In terms of views of stakeholders, the report found that:

  • To increase engagement and ensure a positive learning experience, experiences should be interactive and engaging for young people. Getting the balance right between time spent online and independent learning is important.
  • Most stakeholders felt that the move to online / virtual delivery had broken down geographic barriers and had expanded (and increased) their reach.
  • Stakeholders identified both positive and negative aspects of the virtual world of work for young people who are disadvantaged.
  • Face-to-face, in person engagement is still seen as an important aspect for young people and should be retained.

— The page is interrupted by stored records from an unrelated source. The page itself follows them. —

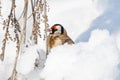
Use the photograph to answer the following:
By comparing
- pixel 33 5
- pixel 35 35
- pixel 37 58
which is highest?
pixel 33 5

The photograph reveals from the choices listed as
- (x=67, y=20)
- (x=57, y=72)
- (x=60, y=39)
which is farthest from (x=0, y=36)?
(x=67, y=20)

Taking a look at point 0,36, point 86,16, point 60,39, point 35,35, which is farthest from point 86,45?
point 86,16

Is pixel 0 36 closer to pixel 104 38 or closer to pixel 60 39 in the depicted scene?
pixel 60 39

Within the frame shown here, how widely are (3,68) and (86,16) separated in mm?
1991

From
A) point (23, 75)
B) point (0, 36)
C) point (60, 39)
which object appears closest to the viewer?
point (23, 75)

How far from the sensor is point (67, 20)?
3006 millimetres

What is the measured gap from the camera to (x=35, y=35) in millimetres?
1617

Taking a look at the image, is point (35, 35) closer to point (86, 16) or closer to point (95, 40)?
point (95, 40)

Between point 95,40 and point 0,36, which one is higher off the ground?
point 0,36

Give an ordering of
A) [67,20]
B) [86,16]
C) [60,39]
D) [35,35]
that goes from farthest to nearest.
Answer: [86,16] < [67,20] < [60,39] < [35,35]

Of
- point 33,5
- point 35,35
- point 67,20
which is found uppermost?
point 67,20

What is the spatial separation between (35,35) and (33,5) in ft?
0.46

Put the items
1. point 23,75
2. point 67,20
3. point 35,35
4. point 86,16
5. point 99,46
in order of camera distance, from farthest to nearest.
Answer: point 86,16, point 67,20, point 35,35, point 23,75, point 99,46

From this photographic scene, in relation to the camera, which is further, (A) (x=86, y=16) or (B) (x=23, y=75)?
(A) (x=86, y=16)
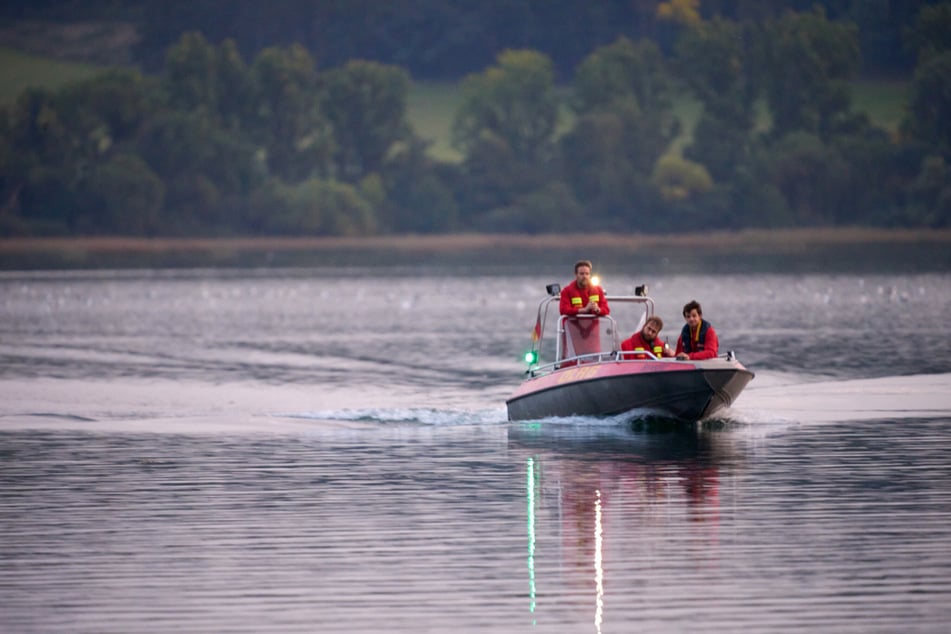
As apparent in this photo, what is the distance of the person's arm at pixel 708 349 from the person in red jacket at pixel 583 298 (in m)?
1.52

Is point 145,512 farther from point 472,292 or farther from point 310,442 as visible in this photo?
point 472,292

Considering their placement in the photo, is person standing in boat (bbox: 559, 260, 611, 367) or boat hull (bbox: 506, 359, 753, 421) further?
person standing in boat (bbox: 559, 260, 611, 367)

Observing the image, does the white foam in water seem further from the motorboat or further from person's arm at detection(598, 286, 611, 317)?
person's arm at detection(598, 286, 611, 317)

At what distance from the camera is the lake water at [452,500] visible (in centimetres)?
1497

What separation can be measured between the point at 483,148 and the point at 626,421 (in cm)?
17287

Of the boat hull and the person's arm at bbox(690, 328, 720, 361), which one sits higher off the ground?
the person's arm at bbox(690, 328, 720, 361)

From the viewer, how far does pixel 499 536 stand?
18078 millimetres

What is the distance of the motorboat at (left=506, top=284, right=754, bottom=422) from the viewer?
27.1 m

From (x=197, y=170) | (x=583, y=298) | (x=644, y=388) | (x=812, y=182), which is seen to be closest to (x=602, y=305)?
(x=583, y=298)

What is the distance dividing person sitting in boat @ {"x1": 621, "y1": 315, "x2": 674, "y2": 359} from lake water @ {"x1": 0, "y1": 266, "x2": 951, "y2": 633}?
1.19 metres

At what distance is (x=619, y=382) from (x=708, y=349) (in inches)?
54.6

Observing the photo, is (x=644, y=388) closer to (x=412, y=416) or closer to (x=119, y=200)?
(x=412, y=416)

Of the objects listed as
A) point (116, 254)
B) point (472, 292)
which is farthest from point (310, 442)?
point (116, 254)

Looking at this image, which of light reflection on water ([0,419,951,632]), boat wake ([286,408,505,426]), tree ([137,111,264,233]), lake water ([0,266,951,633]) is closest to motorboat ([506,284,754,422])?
lake water ([0,266,951,633])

  • The exposure to virtual and remote ways of working was an important experience for young people.
  • The way in which the session, course or work experience is structured was a large determinant of how positive the experience is for young people.
  • The level of engagement and impact of virtual work experiences for young people was also dependent on the school (and the individual) in terms of their ability to engage and access to devices. Stakeholders are all in agreement that virtual work experiences are here to stay, and a model of blended / hybrid delivery should be adopted (Internal Rocket Science Publication, 2021).